Isolated Sacral Vertebral Hydatid Cyst Presenting with Pathological Fracture
This article was originally published by Thieme Medical and Scientific Publishers and was migrated to Scientific Scholar after the change of Publisher.
Hydatid disease is caused by the larval form of Echinococcus granulosus. The reported occurrence of bony hydatidosis is 0.5 to 3% of all the cases and 50% of this affects the spine. Spinal echinococcal cyst accounts for 1% of all cases of hydatid disease. The thoracic spine is most commonly involved followed by the lumbar and then the sacral.1 2 We report a 21-year-old female who presented with nonhealing ulcer in the right leg, gradually progressing back pain radiating to both lower limbs, paraparesis, and urinary complaints, such as urgency and frequency, for a duration of 3 months. She hailed from rural Eastern India and belonged to low socioeconomic strata. She had a history of contact with sheep and cattle. She had no history of any chronic medical illness. There were no hydatid cysts in any other sites in her body, like lung and liver.
Clinical examination revealed local tenderness at the lower lumbosacral region. No soft tissue swelling was appreciated.Neurological evaluation showed lower motor neuron type paraparesis. There was diminished sensation below L5 on both sides, and both the lower limbs had power two-fifths. The knee and ankle jerks were absent and plantars were not elicited.
Magnetic resonance imaging (MRI) showed a large expansile lesion of size 7.8 cm x 7.0 cm x 6 cm with pathologic fracture and collapse of S1 vertebra. The lesion showed centrally clumped T2 and T1 hypointense curvilinear membranes with peripherally arranged T2 hyperintense daughter cysts (Fig. 1A,B). The lesion was bulging into prevertebral, bilateral paravertebral, epidural (extending from L5 to S2 vertebral levels), and bilateral neural foraminal locations compressing the cauda equina and exiting nerve roots. The posterior surfaces of L5 to S2 vertebrae were scalloped suggesting its long-standing nature. The adjoining intervertebral disc spaces were relatively preserved. These MRI features were characteristic of spinal hydatid disease.
The patient underwent L5 to S2 laminectomy with cyst excision and stabilization of S1 fracture. Postoperative histopathologic findings confirmed the diagnosis. Albendazole therapy was initiated, and follow-up at 3 months showed improvement in motor function with regained knee, ankle, and plantar reflexes.
Unusual site of primary hydatid cysts is attributed to the passage of oncospheres through precapillary anastomosis bypassing the lung and liver parenchyma.2 The cyst attains huge size due to the absence of pericyst and remains asymptomatic for years. Clinical presentation is nonspecific and occurs due to compression caused by the expanding cyst on the adjacent structures. It may present with local pain, radiculopathy, myelopathy, cauda equina syndrome, and cord compression due to pathological fracture.3
The differential diagnoses are primary vertebral tumors, such as aneurysmal bone cyst, arachnoid cyst, epidermoid, schwannoma, metastases, Pott’s spine, and vertebral osteomyelitis. MRI is the preferred imaging modality in the diagnosis of spinal hydatid cysts, as it is more accurate in lesion characterization and differentiation from other similar lesions.3
This case demonstrates an isolated vertebral hydatid disease with characteristic MRI findings. It can lead to serious complications and should be considered as a possibility in case of a cystic vertebral lesion in an endemic region. Spinal involvement is extremely rare but potentially curable with surgery and antihelminthic drug therapy.

▬▬▬▬▬▬▬▬▬▬

TASK TO CARRY OUT
In the case report on the sacral hydatid cyst, which imaging modality is stated to be preferred for diagnosing spinal hydatid cysts?

▬▬▬▬▬▬▬▬▬▬

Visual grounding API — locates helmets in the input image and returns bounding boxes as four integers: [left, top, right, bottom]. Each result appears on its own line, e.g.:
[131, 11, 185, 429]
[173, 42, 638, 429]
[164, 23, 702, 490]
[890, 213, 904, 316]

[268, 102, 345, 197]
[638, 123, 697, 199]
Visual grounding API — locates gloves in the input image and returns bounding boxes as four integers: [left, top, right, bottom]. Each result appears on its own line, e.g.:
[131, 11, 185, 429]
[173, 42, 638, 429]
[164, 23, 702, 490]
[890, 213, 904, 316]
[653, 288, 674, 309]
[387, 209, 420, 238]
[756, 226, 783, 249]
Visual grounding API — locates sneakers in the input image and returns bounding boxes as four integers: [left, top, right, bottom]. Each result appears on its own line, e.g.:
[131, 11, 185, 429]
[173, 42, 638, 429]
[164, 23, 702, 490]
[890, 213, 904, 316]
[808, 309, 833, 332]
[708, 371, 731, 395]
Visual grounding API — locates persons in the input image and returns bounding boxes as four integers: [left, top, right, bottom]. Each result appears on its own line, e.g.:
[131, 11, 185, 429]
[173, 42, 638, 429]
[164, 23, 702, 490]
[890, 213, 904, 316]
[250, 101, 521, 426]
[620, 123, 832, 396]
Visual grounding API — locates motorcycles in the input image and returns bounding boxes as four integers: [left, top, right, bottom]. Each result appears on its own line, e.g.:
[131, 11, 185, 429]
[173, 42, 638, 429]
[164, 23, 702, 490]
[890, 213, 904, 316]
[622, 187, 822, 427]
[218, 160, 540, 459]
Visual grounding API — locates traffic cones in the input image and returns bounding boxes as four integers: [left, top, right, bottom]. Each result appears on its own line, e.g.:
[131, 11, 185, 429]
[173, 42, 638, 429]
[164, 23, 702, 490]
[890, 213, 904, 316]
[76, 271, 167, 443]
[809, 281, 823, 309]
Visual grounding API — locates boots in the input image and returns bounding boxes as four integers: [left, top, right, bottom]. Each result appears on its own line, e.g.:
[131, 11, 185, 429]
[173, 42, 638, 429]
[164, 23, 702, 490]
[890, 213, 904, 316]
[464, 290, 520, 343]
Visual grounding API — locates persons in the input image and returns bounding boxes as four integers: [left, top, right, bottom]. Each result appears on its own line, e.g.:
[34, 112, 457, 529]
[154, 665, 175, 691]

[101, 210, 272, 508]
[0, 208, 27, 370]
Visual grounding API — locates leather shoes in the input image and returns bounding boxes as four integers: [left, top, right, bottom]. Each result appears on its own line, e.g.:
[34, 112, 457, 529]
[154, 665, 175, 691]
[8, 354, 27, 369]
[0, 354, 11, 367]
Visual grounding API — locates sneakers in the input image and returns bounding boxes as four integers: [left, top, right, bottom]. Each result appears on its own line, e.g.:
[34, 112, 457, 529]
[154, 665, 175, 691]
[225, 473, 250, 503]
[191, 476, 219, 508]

▬▬▬▬▬▬▬▬▬▬

EXERCISE SOLUTION
Magnetic resonance imaging (MRI)